------ Fragmento del documento ------

¿No somos racistas?
Según un lugar común entre nuestros políticos, vivimos en una sociedad que hace gala de una tolerancia modélica, ejemplo de convivencia racial y escenario de proverbial mescolanza cultural. Este ejercicio de autocomplacencia se fundamenta a menudo en el recuerdo de épocas durante las que se produjo cohabitación de cristianos, judíos y musulmanes sobre nuestro suelo, recuerdo que se presenta como el paradigma de la idílica vecindad, obviando el hecho de que esta estampa de postal terminó con la expulsión de los dos últimos colectivos. Este desenlace nos podría dar pie para acometer un examen de conciencia y asumir el diagnóstico que sugiere: somos capaces de ser tan intolerantes y racistas como cualquiera.

------

**Cuestiones planteadas**
**A.** Según el fragmento sobre el racismo, ¿en qué se fundamenta a menudo el ejercicio de autocomplacencia de los políticos?
**B.** Continúe el fragmento sobre el racismo a partir de su última oración.
Los registros no son necesarios para resolver estas tareas.

------ Extractos de datos ------

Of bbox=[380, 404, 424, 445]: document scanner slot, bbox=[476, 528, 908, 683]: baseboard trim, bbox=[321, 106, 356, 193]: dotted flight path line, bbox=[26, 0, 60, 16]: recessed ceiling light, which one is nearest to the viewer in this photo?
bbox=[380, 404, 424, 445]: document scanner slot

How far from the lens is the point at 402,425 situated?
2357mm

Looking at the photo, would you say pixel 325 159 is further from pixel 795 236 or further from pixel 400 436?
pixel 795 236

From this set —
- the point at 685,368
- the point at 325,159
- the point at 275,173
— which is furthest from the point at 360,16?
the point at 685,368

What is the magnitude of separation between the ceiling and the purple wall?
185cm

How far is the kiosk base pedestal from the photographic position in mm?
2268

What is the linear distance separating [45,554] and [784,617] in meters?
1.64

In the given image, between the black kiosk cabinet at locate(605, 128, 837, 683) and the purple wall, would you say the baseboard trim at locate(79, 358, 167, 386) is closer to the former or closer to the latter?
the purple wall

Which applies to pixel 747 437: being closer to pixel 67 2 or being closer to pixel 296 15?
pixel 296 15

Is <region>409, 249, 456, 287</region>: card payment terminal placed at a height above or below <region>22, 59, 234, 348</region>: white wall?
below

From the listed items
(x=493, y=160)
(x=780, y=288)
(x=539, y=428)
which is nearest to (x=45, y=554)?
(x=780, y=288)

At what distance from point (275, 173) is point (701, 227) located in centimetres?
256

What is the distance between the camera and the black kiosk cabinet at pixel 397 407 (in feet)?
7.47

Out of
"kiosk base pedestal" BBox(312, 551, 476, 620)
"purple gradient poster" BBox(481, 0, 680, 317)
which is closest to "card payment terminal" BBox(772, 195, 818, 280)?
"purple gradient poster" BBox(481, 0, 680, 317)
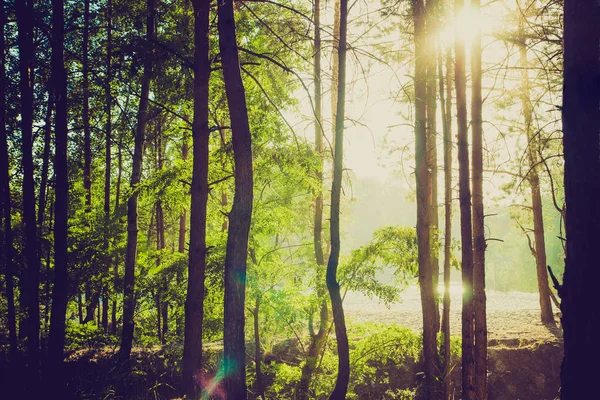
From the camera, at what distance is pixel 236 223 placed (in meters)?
5.56

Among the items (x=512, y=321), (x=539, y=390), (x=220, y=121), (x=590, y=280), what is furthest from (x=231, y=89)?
(x=512, y=321)

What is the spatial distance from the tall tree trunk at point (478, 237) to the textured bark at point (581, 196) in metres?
4.42

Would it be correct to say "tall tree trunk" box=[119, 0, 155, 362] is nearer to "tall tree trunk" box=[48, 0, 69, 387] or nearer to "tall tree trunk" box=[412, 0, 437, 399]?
"tall tree trunk" box=[48, 0, 69, 387]

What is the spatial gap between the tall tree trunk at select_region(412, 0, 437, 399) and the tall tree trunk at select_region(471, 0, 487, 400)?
2.74ft

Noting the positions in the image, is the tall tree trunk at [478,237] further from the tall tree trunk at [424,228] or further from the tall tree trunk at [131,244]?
the tall tree trunk at [131,244]

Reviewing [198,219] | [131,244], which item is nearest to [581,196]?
[198,219]

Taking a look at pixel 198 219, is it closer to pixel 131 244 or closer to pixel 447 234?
pixel 131 244

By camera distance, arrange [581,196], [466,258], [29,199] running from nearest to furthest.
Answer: [581,196] < [466,258] < [29,199]

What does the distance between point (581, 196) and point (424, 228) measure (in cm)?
452

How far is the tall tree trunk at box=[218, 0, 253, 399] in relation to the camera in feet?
17.6

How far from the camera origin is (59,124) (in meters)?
7.12

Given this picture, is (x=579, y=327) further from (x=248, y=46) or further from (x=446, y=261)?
(x=248, y=46)

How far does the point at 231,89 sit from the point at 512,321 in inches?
612

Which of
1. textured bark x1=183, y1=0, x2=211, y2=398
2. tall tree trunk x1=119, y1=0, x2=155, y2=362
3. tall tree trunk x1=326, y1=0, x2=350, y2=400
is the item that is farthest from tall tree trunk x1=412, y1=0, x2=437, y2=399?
tall tree trunk x1=119, y1=0, x2=155, y2=362
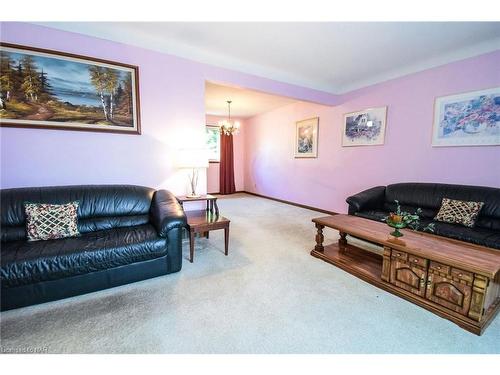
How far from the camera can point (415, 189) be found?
10.6 feet

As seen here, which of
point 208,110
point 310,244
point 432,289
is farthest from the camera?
point 208,110

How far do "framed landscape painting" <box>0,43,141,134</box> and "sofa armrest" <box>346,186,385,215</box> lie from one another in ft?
10.2

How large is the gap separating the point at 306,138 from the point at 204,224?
12.1 ft

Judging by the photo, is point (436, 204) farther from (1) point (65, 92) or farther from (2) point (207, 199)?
(1) point (65, 92)

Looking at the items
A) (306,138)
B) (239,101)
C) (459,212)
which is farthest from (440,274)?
(239,101)

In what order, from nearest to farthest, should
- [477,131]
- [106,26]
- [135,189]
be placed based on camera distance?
[106,26], [135,189], [477,131]

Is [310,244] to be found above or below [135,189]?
below

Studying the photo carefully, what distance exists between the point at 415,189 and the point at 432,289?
1.87 meters

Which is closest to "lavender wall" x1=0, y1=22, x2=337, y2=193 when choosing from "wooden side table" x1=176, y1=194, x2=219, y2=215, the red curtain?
"wooden side table" x1=176, y1=194, x2=219, y2=215

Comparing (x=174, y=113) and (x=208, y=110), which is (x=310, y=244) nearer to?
(x=174, y=113)

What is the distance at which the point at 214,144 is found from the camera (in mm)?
7238

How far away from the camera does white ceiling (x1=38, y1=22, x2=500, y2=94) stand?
2428 millimetres

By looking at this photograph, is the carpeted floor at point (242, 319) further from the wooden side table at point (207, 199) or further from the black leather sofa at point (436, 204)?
the black leather sofa at point (436, 204)
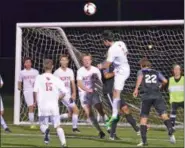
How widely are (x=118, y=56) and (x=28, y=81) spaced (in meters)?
4.30

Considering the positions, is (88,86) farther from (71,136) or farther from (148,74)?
(148,74)

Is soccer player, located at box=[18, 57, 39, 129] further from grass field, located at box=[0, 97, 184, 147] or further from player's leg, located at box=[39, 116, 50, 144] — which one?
player's leg, located at box=[39, 116, 50, 144]

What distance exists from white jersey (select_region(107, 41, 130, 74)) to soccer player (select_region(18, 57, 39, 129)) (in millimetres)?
3833

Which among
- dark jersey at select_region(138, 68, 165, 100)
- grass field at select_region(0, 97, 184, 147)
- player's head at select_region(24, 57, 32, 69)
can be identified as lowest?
grass field at select_region(0, 97, 184, 147)

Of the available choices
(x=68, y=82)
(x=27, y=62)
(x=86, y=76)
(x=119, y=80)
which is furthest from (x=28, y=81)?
(x=119, y=80)

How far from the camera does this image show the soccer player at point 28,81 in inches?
715

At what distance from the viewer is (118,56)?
14.7m

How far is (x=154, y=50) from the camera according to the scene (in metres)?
21.1

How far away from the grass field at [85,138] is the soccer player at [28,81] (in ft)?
1.43

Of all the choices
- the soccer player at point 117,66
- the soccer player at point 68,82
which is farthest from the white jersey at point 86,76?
the soccer player at point 117,66

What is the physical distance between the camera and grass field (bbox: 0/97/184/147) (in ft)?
46.3

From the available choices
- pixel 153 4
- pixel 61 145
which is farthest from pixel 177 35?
pixel 153 4

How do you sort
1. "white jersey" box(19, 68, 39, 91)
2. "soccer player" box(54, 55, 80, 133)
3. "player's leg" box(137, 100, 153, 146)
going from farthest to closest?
"white jersey" box(19, 68, 39, 91), "soccer player" box(54, 55, 80, 133), "player's leg" box(137, 100, 153, 146)

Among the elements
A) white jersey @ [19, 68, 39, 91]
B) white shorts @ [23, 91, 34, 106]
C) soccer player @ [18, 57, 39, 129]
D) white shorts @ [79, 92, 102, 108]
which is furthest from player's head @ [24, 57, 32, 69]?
white shorts @ [79, 92, 102, 108]
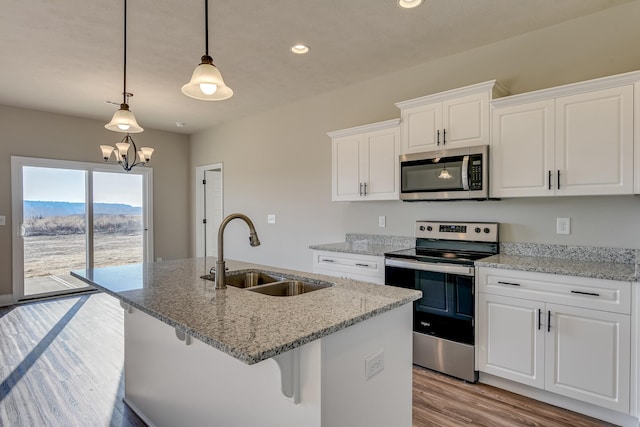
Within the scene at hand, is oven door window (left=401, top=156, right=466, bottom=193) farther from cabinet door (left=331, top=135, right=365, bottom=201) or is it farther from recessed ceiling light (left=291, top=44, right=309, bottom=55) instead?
recessed ceiling light (left=291, top=44, right=309, bottom=55)

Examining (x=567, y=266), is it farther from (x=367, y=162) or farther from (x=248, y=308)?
(x=248, y=308)

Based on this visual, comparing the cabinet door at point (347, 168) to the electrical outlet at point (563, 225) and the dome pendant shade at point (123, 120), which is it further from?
the dome pendant shade at point (123, 120)

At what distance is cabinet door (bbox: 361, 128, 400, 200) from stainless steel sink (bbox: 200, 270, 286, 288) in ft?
5.24

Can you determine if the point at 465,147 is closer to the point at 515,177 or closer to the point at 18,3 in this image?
the point at 515,177

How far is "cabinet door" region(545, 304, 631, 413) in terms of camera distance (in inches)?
79.3

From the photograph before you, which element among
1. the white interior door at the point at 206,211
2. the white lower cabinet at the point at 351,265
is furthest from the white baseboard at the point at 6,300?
the white lower cabinet at the point at 351,265

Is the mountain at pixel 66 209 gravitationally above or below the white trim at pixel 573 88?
below

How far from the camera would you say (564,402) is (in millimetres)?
2260

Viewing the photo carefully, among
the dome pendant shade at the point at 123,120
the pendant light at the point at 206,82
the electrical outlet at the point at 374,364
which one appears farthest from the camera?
the dome pendant shade at the point at 123,120

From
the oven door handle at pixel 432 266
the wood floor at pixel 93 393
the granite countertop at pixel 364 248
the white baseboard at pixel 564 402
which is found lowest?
the wood floor at pixel 93 393

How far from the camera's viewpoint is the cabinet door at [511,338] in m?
2.28

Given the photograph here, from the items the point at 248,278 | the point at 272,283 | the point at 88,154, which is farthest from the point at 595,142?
the point at 88,154

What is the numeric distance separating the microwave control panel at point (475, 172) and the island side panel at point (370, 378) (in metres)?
1.49

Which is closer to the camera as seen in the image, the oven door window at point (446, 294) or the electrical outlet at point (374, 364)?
the electrical outlet at point (374, 364)
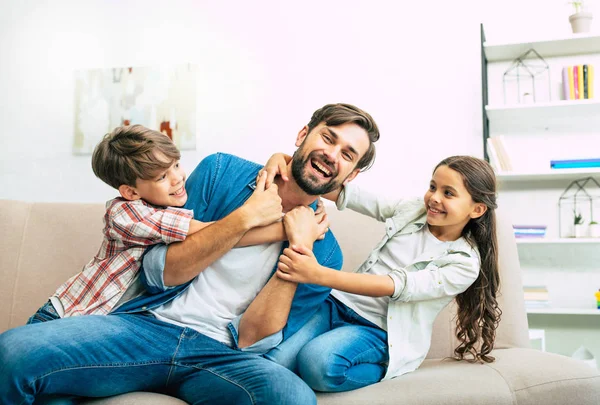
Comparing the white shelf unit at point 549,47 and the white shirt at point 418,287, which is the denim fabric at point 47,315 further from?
the white shelf unit at point 549,47

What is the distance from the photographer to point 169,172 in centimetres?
157

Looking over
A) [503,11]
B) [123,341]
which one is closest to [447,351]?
[123,341]

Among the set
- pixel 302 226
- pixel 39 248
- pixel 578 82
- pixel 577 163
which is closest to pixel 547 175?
pixel 577 163

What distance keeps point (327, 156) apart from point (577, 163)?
1974mm

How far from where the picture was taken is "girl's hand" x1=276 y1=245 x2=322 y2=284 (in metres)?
1.51

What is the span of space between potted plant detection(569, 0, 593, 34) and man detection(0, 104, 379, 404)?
196 cm

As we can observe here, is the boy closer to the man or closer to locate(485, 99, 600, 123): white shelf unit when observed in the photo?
the man

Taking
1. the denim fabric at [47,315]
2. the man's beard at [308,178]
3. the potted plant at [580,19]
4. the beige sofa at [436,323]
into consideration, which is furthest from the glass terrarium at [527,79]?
the denim fabric at [47,315]

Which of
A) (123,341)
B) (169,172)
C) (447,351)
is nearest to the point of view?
(123,341)

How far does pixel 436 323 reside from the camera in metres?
1.96

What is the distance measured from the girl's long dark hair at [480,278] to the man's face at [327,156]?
343 mm

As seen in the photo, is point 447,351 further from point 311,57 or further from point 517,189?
point 311,57

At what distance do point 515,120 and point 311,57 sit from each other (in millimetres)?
1258

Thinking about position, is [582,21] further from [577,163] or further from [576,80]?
[577,163]
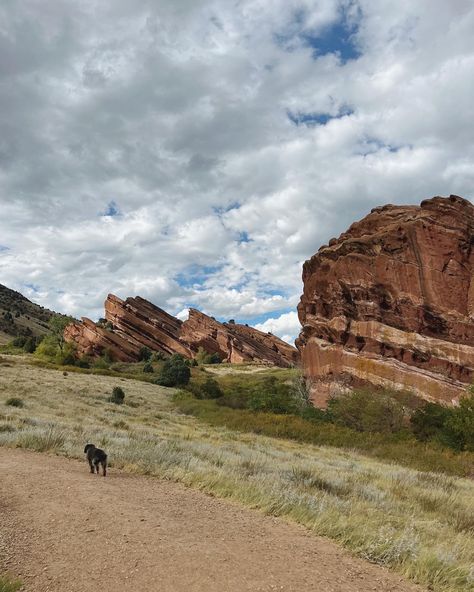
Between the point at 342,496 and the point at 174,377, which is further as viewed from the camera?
the point at 174,377

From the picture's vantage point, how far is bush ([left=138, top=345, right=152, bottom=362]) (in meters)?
98.5

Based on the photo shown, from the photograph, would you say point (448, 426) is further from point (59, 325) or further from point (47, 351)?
point (59, 325)

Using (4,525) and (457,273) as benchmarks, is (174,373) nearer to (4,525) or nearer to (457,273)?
(457,273)

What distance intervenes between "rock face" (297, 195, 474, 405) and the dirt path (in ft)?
131

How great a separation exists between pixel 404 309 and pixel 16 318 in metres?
128

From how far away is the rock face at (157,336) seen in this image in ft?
304

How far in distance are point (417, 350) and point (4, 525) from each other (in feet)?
149

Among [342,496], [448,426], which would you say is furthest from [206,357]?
[342,496]

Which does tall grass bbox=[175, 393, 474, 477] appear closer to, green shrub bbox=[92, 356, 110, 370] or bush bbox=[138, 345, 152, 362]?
green shrub bbox=[92, 356, 110, 370]

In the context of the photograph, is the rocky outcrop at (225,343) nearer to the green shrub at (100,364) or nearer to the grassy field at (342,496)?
the green shrub at (100,364)

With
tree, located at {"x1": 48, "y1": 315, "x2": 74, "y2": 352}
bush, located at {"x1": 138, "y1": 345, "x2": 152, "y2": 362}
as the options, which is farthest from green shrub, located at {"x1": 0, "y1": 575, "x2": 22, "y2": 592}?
bush, located at {"x1": 138, "y1": 345, "x2": 152, "y2": 362}

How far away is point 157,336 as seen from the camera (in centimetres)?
11594

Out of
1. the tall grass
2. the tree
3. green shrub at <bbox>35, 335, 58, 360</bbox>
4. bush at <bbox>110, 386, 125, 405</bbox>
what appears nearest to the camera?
the tall grass

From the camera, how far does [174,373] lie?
6688 cm
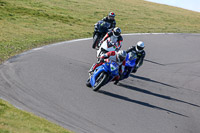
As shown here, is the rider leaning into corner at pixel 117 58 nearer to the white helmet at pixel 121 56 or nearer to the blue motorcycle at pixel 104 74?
the white helmet at pixel 121 56

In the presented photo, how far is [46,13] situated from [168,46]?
10936 millimetres

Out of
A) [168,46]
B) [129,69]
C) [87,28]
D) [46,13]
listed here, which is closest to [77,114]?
[129,69]

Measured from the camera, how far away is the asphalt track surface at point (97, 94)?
8.39 metres

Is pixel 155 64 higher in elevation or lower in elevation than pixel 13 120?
lower

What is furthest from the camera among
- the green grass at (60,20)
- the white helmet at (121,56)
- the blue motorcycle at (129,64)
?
the green grass at (60,20)

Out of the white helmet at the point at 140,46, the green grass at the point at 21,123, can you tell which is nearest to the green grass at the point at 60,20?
the white helmet at the point at 140,46

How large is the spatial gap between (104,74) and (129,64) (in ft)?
6.29

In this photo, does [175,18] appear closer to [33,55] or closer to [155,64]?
[155,64]

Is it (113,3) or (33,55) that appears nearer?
(33,55)

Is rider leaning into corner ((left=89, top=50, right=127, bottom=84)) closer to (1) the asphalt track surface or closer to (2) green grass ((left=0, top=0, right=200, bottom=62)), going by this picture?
(1) the asphalt track surface

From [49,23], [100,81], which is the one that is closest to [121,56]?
[100,81]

------

**Respuestas numeradas**
**A.** En el recuerdo de épocas durante las que se produjo cohabitación de cristianos, judíos y musulmanes sobre nuestro suelo.

**B.**
Pero no lo hacemos, y nos instalamos en la impostura de creer que por considerarnos a nosotros mismos tolerantes adquirimos esa condición, mientras que desgraciados sucesos, ocurridos en los lugares de nuestra geografía donde mayor es la población foránea, contradicen de vez en cuando este convencimiento desvelando su naturaleza gratuita. Baste recordar como muestra lo sucedido no hace mucho en Santa Fe, donde una concejala dio su beneplácito a una octavilla que proponía el "linchamiento" de los vecinos gitanos, o la vergonzosa petición de indulto por parte del Ayuntamiento de El Ejido, apoyada por todos los partidos en él representados, para dos empresarios convictos de secuestrar y apalear a dos inmigrantes causándoles graves lesiones.
Este tipo de hechos provocan un gran revuelo, e incluso dan lugar a la adopción de alguna medida punitiva pero, una vez calmado el clamor general, se tiende a arrumbarlos en el montón de las anécdotas poco significativas, cuando pudiera ser conveniente valorarlas como síntomas de una propensión subyacente, como un indicio de que somos algo más racistas de lo que pensamos y merecemos una enmienda.